======== SELECTED TEXT

Pentecost in a Graveyard

Ezekiel 37:11-14; Acts 2:1-12 / May 24, 2015
Susan Boyer

As most of you know, I love Pentecost.  It is the Sunday when we can pull out the stops and sing Now Let the Fire of Heaven Come Down and Total Praise.  But that first Pentecost wasn’t just joy upon joy like we celebrate it here.  It wasn’t one mountaintop experience after another.   Jesus had ascended and the followers of Jesus were floundering.  They were trying to find their footing without Jesus’ presence.  What next?  What should they do?  They spent most of their time together indoors…hiding.  They were busying themselves with the work of an organization, like whom should they choose to fill Judas’ slot on the Stewardship and Finance Commission, but really they were afraid.  They were spending time together and they bolstering each other up because they didn’t really know what to do next.  It is easier to do the busy work of church than it is to be the church alive in the world.  That is when the Spirit blew in and pushed them outside and onto the streets where they had a message of hope and life to deliver.

Every year on Pentecost we hear that scripture from Acts 2, so this year I add the scripture from Ezekiel.  In my mind it is another Pentecost story.  You know, that amazing scene where God takes Ezekiel and sets him down in a valley filled with dry bones and tells him that this is his new preaching appointment….this place of death…in this graveyard of bones so old and bleached you can almost taste the dust.

When I was a girl my father’s hobby was rocks.  He had a book on where to find certain rocks.  Many of the locations required long drives or long hikes down dusty trails.  We spent our vacations hunched over looking for precious stones among the pebbles.   When we went to Colorado we looked for Apache tears.  When we went through Utah we hunted topaz.  When we went to Michigan we spent our time searching for Lake Superior Agates and Petoskey stones.

I remember one trip when my dad was determined to find some prairie agates.  He had a book that pointed out a certain rise in the middle of nowhere.  He parked the car on the side of the highway.  We carefully made our way past a barbed wire fence and started hiking up a hill.  We came upon the skeleton of a dead cow.  It had obviously been out there for a very, long time.  There were no ligaments or muscles or skin anywhere.  It was just the bleached skeleton.  It didn’t smell horrible.  It also didn’t smell good.  It smelled like old death.  My father went off in search of prairie agates but my mother stayed next to the cow skeleton figuring out how to extract the teeth to use for a children’s story. (I’m still living through the traumas of my childhood.)

================

• [PROBLEM DETAILS]: Please decide whether each statement agrees with the Pentecost text. Answer yes or no for each, and quote the words of the text that settle it. 1. The family hunted for topaz in Utah. 2. The cow skeleton smelled horrible. 3. The mother went off to look for prairie agates. The data that comes after this note is unrelated to the Pentecost text.

======== SUPPLIED DATA

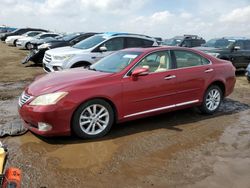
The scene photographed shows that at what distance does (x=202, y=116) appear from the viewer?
24.6ft

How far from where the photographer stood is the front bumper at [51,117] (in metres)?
5.40

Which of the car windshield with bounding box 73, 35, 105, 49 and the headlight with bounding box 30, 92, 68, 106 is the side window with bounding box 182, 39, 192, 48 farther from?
the headlight with bounding box 30, 92, 68, 106

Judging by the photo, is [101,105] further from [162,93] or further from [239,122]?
[239,122]

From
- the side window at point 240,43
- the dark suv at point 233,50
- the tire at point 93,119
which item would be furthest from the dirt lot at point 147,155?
the side window at point 240,43

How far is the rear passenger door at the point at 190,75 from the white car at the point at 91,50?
4.10 metres

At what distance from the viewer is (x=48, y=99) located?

================

• [CORRECT RESPONSE]:
1. Yes: "When we went through Utah we hunted topaz."
2. No: "It didn’t smell horrible."
3. No: "my mother stayed next to the cow skeleton"